**PROMPT:**
The required output is the lines from the one with "order: Artiodactyla" through the end of the data, repeated verbatim, with no pictures included.

(TASK MATERIAL Opens)

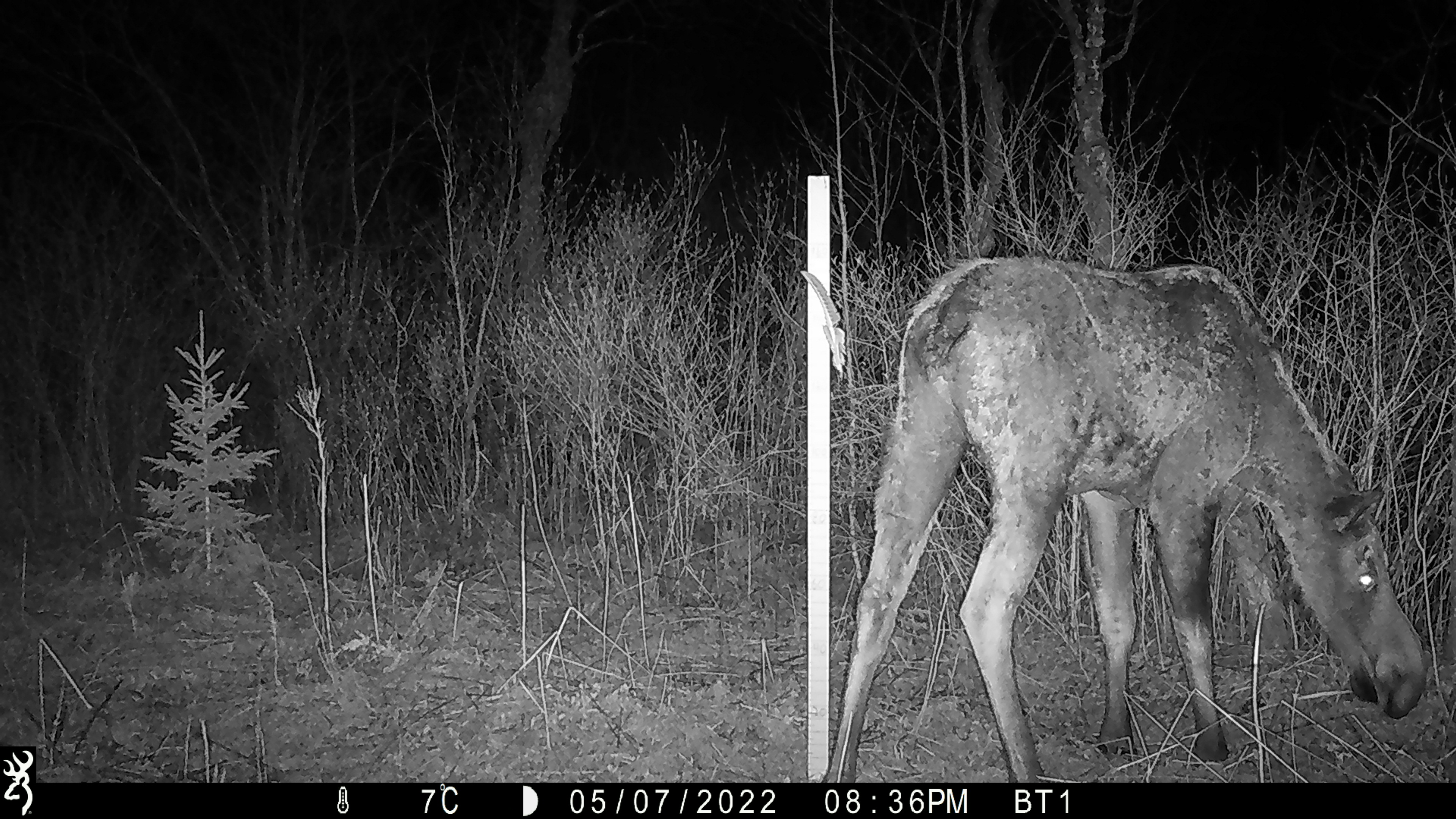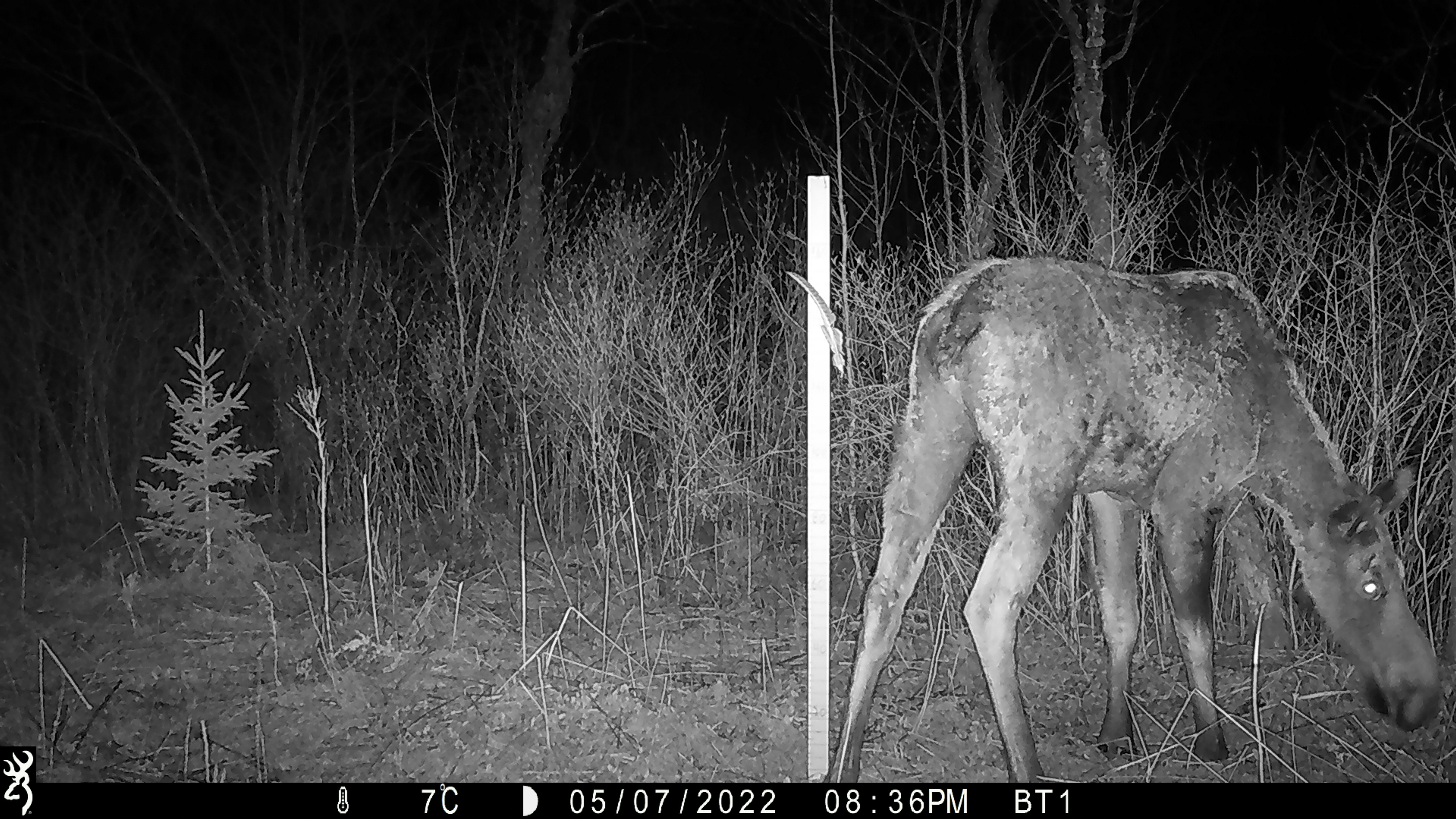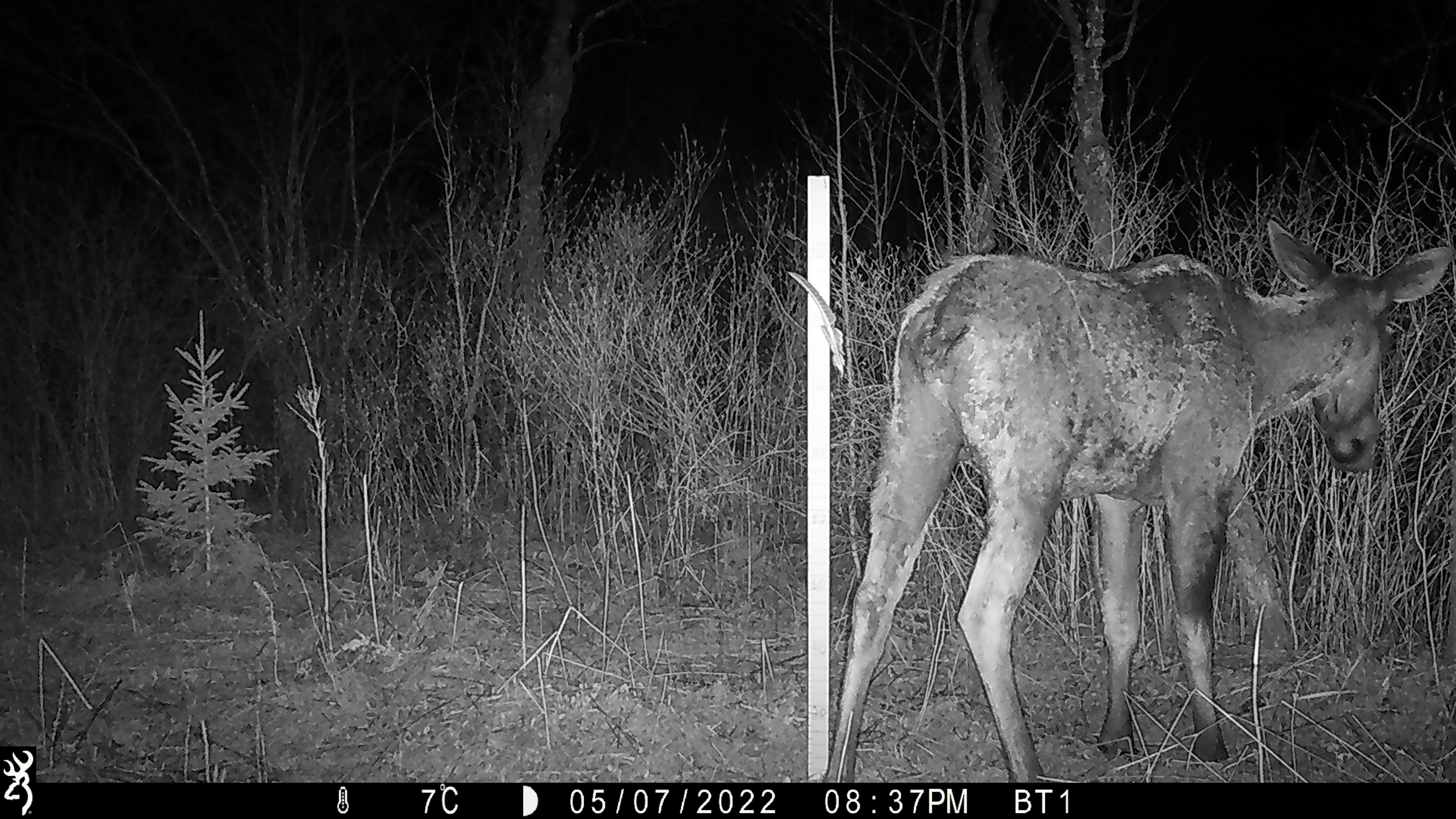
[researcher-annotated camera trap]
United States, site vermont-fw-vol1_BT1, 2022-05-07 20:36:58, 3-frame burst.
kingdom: Animalia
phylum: Chordata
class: Mammalia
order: Artiodactyla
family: Cervidae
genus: Alces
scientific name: Alces alces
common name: moose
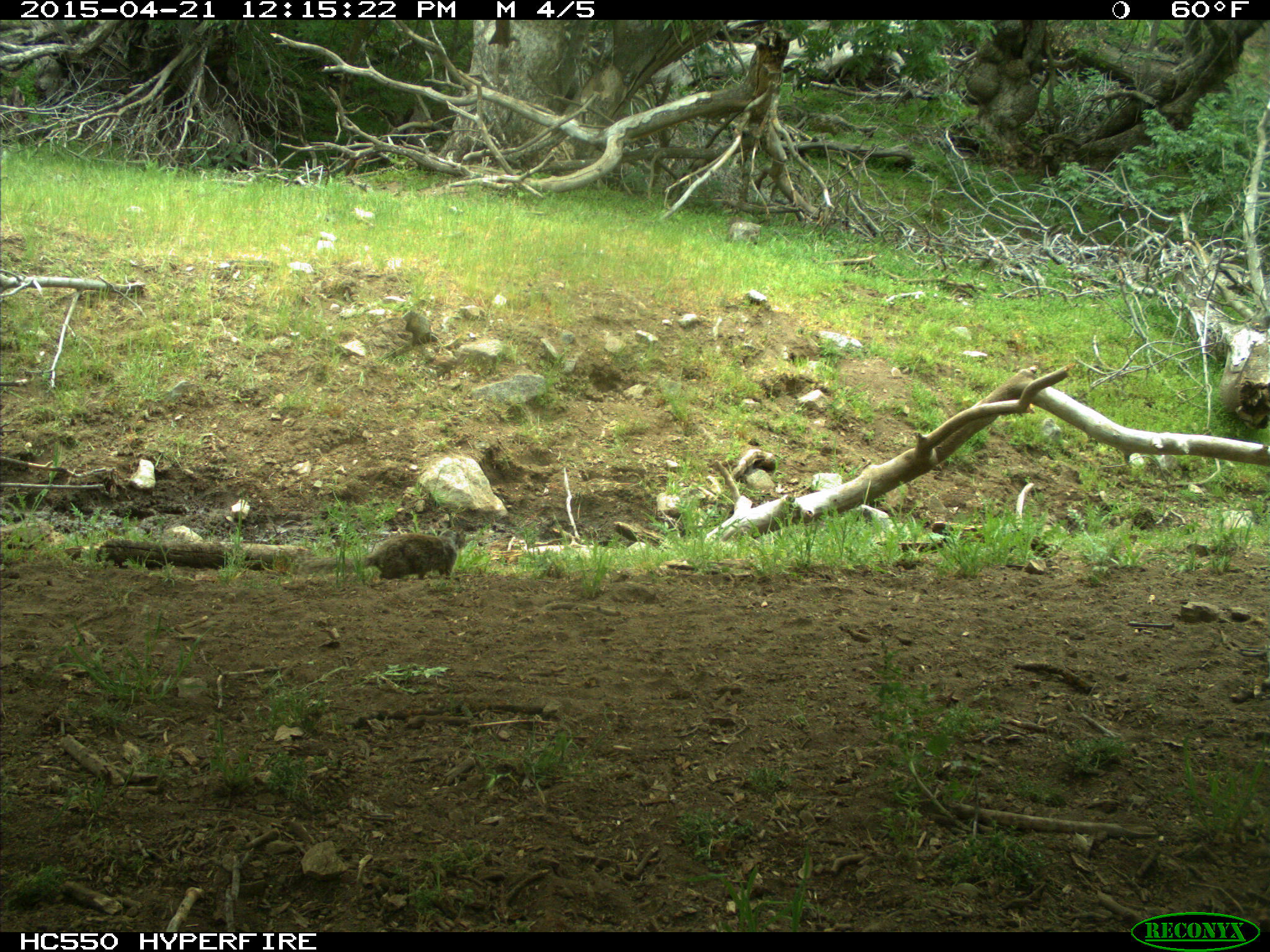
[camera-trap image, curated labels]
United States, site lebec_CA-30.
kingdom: Animalia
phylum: Chordata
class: Mammalia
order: Rodentia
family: Sciuridae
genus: Otospermophilus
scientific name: Otospermophilus beecheyi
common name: california ground squirrel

(TASK MATERIAL Closes)

**COMPLETED EXERCISE:**
order: Artiodactyla
family: Cervidae
genus: Alces
scientific name: Alces alces
common name: moose
[camera-trap image, curated labels]
United States, site lebec_CA-30.
kingdom: Animalia
phylum: Chordata
class: Mammalia
order: Rodentia
family: Sciuridae
genus: Otospermophilus
scientific name: Otospermophilus beecheyi
common name: california ground squirrel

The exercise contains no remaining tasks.